PAGE EXTRACT:
════════════════
A widow and retired accountant, a child survivor of the Holocaust who grew up in communist Poland, Grochola took a bus to her railroad station in Slupsk, a small town 120 miles west of Gdansk. Then she took a slow train north, then walked a few miles from the main railroad station here to the city’s sole extant synagogue, the site of the first-night seder.

For a few hours she helped a dozen members of Gdansk’s small Jewish community, college-age to senior citizens, set up for the seder. Then, in the cavernous second-story auditorium of the synagogue, after sharing her life’s story as other workers put plates and Haggadot in place at long, tablecloth-covered tables, she sat for a few hours during the seder I conducted as a volunteer.

Dressed in a wool skirt and matching gray sweater, she recited brochot and sang and clapped and laughed with some 70 other members of the Jewish community in Poland’s northern Baltic area.

At 73, Grochola is the face of post-communist Polish Jewry.

Like many Polish Jews – the number is an estimate, from as few as a couple thousand to as many as tens of thousands, depending on who’s doing the counting – she discovered her Jewish identity as an adult.

Like many, she has embraced her “Jewish roots,” joining the Jewish Community of Gdansk, traveling here several times a year for holiday celebrations.

Like many, she has little idea about the depth of Jewish knowledge but is interested in learning.

While a Jewish revival that has powered a slow-but-steady rebirth of Jewish life in large cities like Warsaw or Wroclaw has been widely documented, Gdansk is still catching up. This is the story for many Jews who grew up as atheists or Christians in Eastern Europe since World War II, returned since the fall of Communism to Jewish affiliation, but live in areas where there are few Jewish resources or fellow Jews.
════════════════
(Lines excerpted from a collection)

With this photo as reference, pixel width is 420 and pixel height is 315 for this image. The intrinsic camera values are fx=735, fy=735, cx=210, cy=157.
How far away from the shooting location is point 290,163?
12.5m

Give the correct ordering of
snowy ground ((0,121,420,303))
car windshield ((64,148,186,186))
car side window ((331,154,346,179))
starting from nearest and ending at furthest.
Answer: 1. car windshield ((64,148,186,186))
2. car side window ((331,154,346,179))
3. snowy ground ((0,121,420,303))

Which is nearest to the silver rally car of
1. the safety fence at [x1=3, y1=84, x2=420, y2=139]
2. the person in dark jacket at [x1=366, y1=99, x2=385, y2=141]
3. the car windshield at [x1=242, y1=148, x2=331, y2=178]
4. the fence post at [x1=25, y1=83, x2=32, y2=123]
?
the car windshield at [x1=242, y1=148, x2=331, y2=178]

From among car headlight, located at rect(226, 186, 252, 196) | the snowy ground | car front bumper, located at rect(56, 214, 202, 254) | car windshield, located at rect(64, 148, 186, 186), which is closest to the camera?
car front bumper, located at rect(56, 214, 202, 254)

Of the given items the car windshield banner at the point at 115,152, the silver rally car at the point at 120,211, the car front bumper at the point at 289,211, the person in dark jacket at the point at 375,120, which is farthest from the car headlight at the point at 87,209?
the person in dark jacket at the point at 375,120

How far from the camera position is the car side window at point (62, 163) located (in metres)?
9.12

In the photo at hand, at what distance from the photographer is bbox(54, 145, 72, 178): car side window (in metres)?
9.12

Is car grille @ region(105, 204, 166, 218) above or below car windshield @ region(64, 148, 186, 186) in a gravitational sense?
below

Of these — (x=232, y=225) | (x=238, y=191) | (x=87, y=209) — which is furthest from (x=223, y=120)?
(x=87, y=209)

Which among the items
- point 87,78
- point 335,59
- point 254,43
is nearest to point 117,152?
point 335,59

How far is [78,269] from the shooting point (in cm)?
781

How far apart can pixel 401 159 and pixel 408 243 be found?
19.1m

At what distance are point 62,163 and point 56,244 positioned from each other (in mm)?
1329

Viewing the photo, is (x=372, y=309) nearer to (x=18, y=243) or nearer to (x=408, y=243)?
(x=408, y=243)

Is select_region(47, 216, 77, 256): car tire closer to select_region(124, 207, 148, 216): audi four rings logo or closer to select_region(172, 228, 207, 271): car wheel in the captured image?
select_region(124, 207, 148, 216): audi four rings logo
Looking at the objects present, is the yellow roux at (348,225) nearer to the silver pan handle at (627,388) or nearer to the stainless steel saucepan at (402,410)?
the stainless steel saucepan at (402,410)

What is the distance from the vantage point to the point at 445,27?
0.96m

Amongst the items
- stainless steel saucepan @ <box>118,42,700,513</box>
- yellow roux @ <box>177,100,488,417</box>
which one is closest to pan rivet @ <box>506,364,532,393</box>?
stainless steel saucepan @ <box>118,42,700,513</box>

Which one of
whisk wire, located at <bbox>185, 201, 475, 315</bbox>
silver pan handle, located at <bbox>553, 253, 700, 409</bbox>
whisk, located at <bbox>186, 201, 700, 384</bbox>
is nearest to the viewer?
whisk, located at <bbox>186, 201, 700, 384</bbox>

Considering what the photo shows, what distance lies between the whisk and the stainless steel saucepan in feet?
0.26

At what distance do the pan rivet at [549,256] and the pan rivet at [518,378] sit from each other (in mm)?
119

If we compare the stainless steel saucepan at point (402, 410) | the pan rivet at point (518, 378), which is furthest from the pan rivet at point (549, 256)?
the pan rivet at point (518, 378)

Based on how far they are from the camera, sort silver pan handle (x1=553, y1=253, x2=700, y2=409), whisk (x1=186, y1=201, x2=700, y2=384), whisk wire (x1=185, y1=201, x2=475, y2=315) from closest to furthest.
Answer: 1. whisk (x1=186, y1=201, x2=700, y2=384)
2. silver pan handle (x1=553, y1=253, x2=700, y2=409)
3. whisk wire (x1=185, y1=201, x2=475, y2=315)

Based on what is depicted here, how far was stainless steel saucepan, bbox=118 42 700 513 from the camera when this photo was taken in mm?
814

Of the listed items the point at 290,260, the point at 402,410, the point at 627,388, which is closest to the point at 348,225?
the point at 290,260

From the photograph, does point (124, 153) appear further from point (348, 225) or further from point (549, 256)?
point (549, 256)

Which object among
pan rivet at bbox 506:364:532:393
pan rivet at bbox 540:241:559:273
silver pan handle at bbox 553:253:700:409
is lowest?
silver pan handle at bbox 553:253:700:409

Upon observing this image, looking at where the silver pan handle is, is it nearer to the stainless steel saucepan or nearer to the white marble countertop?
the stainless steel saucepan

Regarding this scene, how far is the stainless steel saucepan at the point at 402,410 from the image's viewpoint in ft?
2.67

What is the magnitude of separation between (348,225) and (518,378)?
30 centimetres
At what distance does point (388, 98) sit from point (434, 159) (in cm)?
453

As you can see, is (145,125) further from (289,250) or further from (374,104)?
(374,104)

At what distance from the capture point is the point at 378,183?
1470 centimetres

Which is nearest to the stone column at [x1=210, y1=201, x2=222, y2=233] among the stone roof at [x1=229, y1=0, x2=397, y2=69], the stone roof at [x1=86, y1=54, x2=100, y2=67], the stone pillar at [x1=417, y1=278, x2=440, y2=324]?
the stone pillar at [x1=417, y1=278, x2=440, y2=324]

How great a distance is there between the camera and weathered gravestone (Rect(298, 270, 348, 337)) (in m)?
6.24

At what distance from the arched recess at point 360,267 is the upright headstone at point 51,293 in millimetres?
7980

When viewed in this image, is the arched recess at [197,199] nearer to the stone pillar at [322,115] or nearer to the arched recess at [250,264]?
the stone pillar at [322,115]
════════════════
SET TASKS:
[1] According to the article on the Gdansk seder, where is Slupsk located in relation to Gdansk?
[2] Quote the article on the Gdansk seder between "Dressed in a" and "as an adult.", inclusive.

EXERCISE RESULTS:
[1] Slupsk is 120 miles west of Gdansk.

[2]
Dressed in a wool skirt and matching gray sweater, she recited brochot and sang and clapped and laughed with some 70 other members of the Jewish community in Poland’s northern Baltic area.

At 73, Grochola is the face of post-communist Polish Jewry.

Like many Polish Jews – the number is an estimate, from as few as a couple thousand to as many as tens of thousands, depending on who’s doing the counting – she discovered her Jewish identity as an adult.